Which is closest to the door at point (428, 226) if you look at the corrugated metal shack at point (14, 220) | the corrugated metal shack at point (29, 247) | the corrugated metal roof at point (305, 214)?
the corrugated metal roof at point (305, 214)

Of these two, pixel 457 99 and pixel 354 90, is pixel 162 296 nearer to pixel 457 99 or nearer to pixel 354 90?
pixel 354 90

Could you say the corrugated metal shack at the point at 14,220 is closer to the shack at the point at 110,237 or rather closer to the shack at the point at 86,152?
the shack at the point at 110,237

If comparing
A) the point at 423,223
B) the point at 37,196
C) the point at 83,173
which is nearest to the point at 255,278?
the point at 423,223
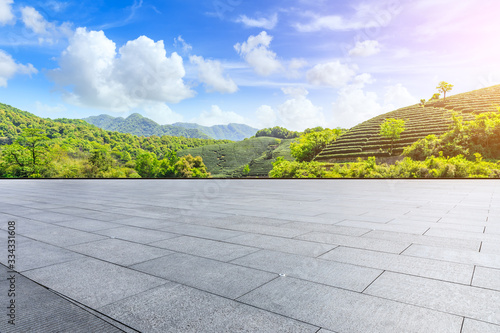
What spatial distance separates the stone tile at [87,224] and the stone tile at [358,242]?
324cm

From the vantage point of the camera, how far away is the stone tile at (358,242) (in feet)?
12.0

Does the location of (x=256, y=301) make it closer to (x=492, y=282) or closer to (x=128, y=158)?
(x=492, y=282)

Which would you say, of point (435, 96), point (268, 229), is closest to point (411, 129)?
point (435, 96)

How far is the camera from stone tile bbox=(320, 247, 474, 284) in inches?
109

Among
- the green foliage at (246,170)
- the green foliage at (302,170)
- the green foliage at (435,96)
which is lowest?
the green foliage at (246,170)

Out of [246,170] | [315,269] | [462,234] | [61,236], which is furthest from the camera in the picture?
[246,170]

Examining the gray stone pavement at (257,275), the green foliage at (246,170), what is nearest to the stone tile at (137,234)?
the gray stone pavement at (257,275)

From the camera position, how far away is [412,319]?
6.51 ft

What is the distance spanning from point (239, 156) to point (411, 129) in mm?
53245

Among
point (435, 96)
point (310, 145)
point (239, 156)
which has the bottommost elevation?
point (239, 156)

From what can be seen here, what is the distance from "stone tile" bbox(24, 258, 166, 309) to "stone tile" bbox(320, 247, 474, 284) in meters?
1.92

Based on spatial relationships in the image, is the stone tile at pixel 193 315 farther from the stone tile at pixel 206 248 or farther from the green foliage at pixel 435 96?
the green foliage at pixel 435 96

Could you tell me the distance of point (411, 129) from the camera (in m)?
61.2

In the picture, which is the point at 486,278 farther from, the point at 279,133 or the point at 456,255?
the point at 279,133
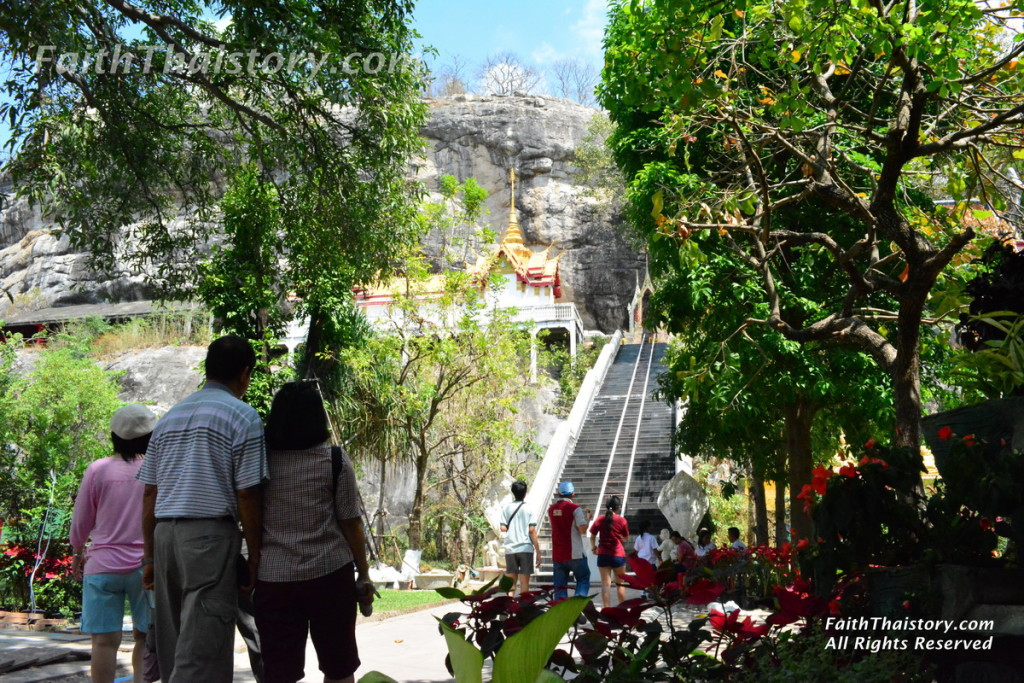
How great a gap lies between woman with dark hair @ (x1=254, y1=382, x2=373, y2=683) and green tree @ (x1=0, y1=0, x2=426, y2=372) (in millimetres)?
4641

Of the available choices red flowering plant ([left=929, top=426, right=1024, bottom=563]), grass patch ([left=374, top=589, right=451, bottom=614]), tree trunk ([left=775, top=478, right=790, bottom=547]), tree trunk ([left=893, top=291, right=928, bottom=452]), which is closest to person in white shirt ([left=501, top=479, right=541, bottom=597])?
grass patch ([left=374, top=589, right=451, bottom=614])

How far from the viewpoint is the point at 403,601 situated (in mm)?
11938

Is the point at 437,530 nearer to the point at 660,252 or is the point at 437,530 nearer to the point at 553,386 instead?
the point at 660,252

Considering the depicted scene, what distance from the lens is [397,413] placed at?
17812 mm

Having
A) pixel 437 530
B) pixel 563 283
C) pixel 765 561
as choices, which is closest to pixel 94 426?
pixel 437 530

*****

Problem to solve: Please retype the entries above word for word, but only from the line containing "Could you tell" through the last line, and without the pictures.

Correct answer:
Could you tell me the distance of point (411, 129) from the camera (in m)?
61.2

In the picture, which is the point at 486,278 farther from, the point at 279,133 or the point at 456,255?
the point at 279,133
How great a gap lies between woman with dark hair @ (x1=254, y1=382, x2=373, y2=683) and green tree @ (x1=0, y1=0, x2=426, y2=372) (in millimetres)?
4641

Of the available choices red flowering plant ([left=929, top=426, right=1024, bottom=563]), grass patch ([left=374, top=589, right=451, bottom=614]), tree trunk ([left=775, top=478, right=790, bottom=547]), tree trunk ([left=893, top=291, right=928, bottom=452]), which is closest to person in white shirt ([left=501, top=479, right=541, bottom=597])?
grass patch ([left=374, top=589, right=451, bottom=614])

How far from the viewpoint is the point at 403,601 situated (in mm)?
11938

Is the point at 437,530 nearer to the point at 660,252 or is the point at 437,530 nearer to the point at 553,386 instead?
the point at 660,252

Considering the depicted scene, what distance from the lens is [397,413] placed at?
17812 mm

Having
A) pixel 437 530
B) pixel 563 283
C) pixel 765 561
as choices, which is closest to pixel 94 426?
pixel 437 530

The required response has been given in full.